» INSTRUCTION
Extract every line of text from the material below and reproduce each one word for word. Please leave the pictures out of your answer.

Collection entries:
'''

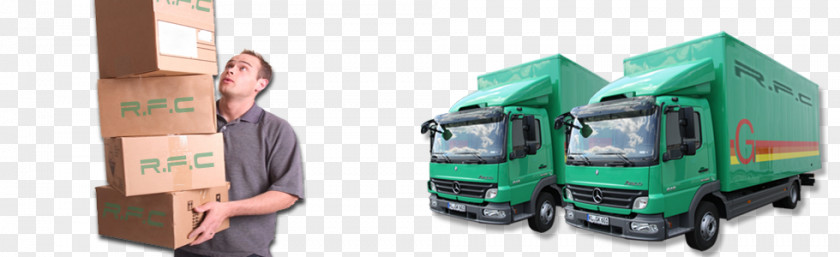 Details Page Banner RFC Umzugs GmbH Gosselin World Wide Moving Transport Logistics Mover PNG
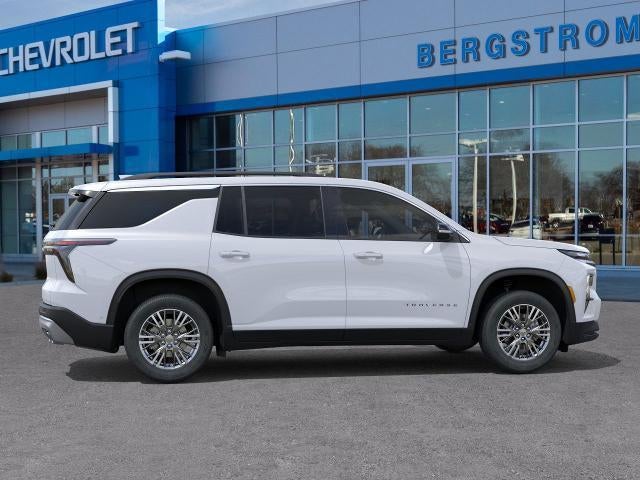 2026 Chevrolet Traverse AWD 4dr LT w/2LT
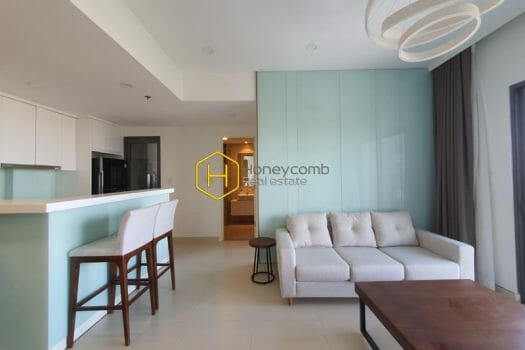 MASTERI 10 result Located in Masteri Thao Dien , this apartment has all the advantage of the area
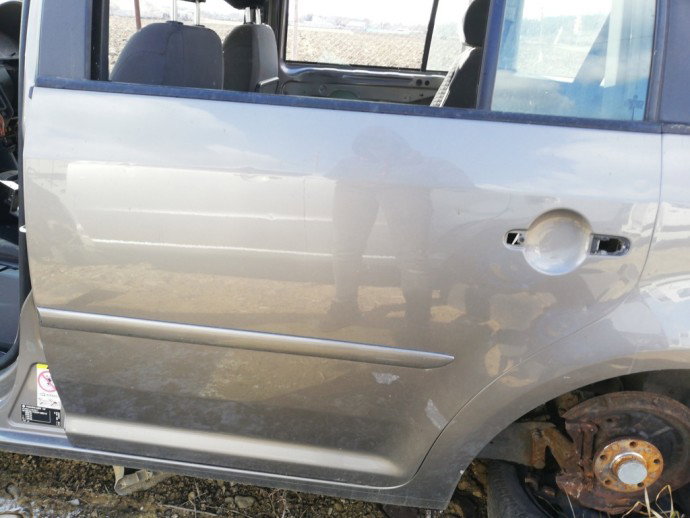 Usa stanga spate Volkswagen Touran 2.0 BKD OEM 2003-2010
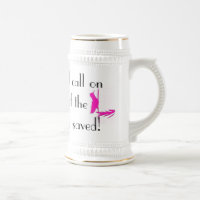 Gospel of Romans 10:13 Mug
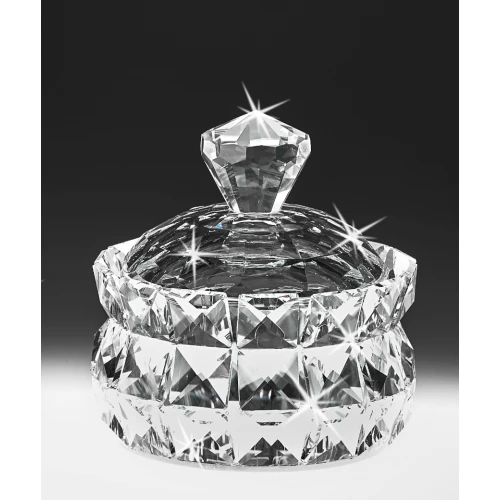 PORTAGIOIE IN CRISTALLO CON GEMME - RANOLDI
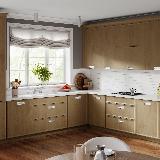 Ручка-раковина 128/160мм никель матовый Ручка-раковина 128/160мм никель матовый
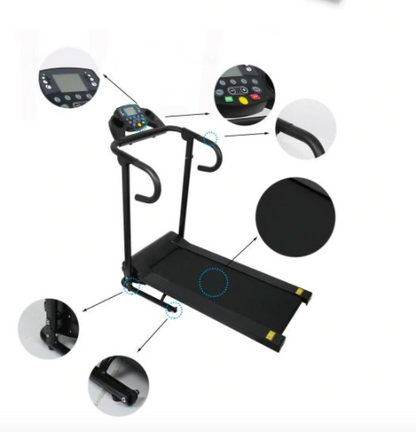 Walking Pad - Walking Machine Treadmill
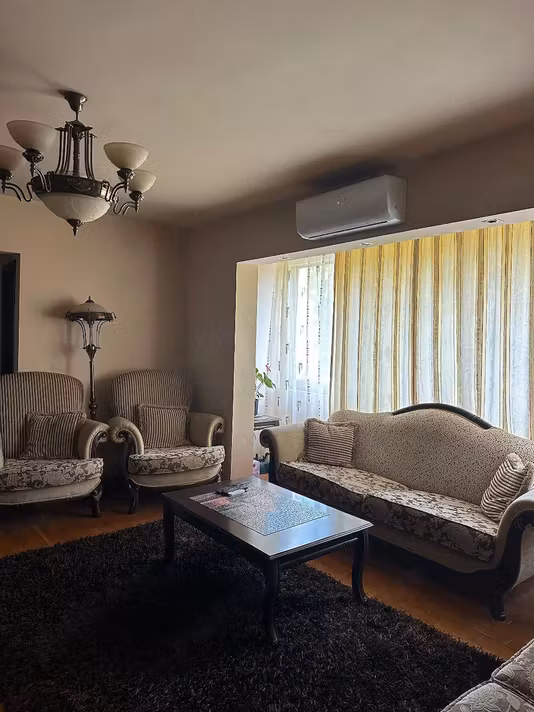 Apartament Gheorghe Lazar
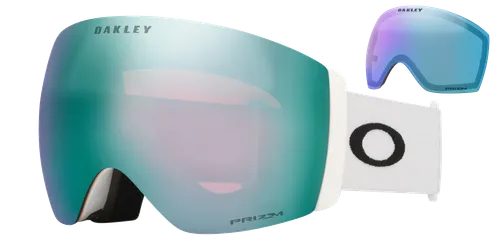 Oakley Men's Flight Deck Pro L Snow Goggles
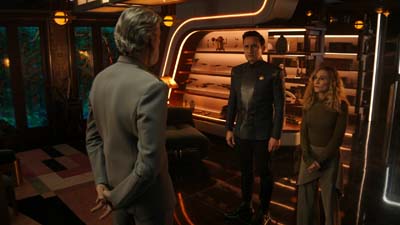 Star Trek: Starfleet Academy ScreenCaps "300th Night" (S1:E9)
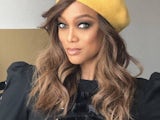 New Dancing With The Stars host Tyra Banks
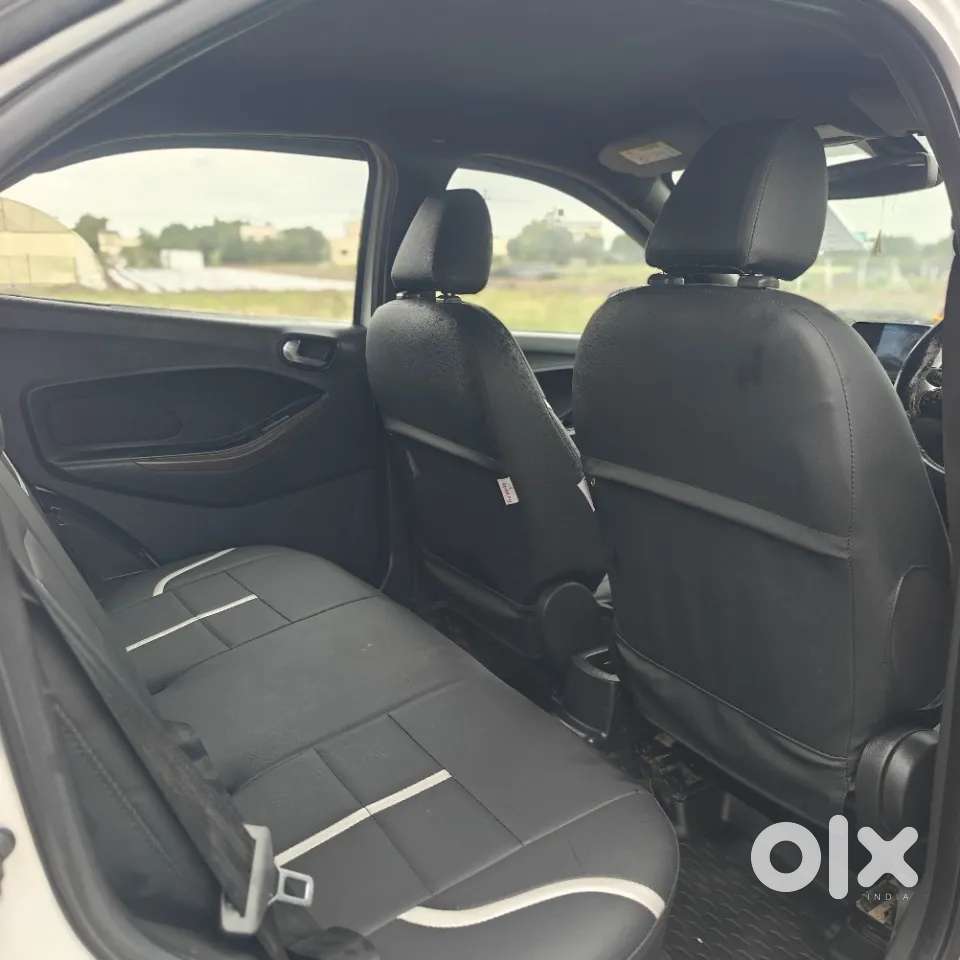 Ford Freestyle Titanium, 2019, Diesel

'''

» SOLUTION TO THIS EXERCISE
 Details Page Banner RFC Umzugs GmbH Gosselin World Wide Moving Transport Logistics Mover PNG
 2026 Chevrolet Traverse AWD 4dr LT w/2LT
 MASTERI 10 result Located in Masteri Thao Dien , this apartment has all the advantage of the area
 Usa stanga spate Volkswagen Touran 2.0 BKD OEM 2003-2010
 Gospel of Romans 10:13 Mug
 PORTAGIOIE IN CRISTALLO CON GEMME - RANOLDI
 Ручка-раковина 128/160мм никель матовый Ручка-раковина 128/160мм никель матовый
 Walking Pad - Walking Machine Treadmill
 Apartament Gheorghe Lazar
 Oakley Men's Flight Deck Pro L Snow Goggles
 Star Trek: Starfleet Academy ScreenCaps "300th Night" (S1:E9)
 New Dancing With The Stars host Tyra Banks
 Ford Freestyle Titanium, 2019, Diesel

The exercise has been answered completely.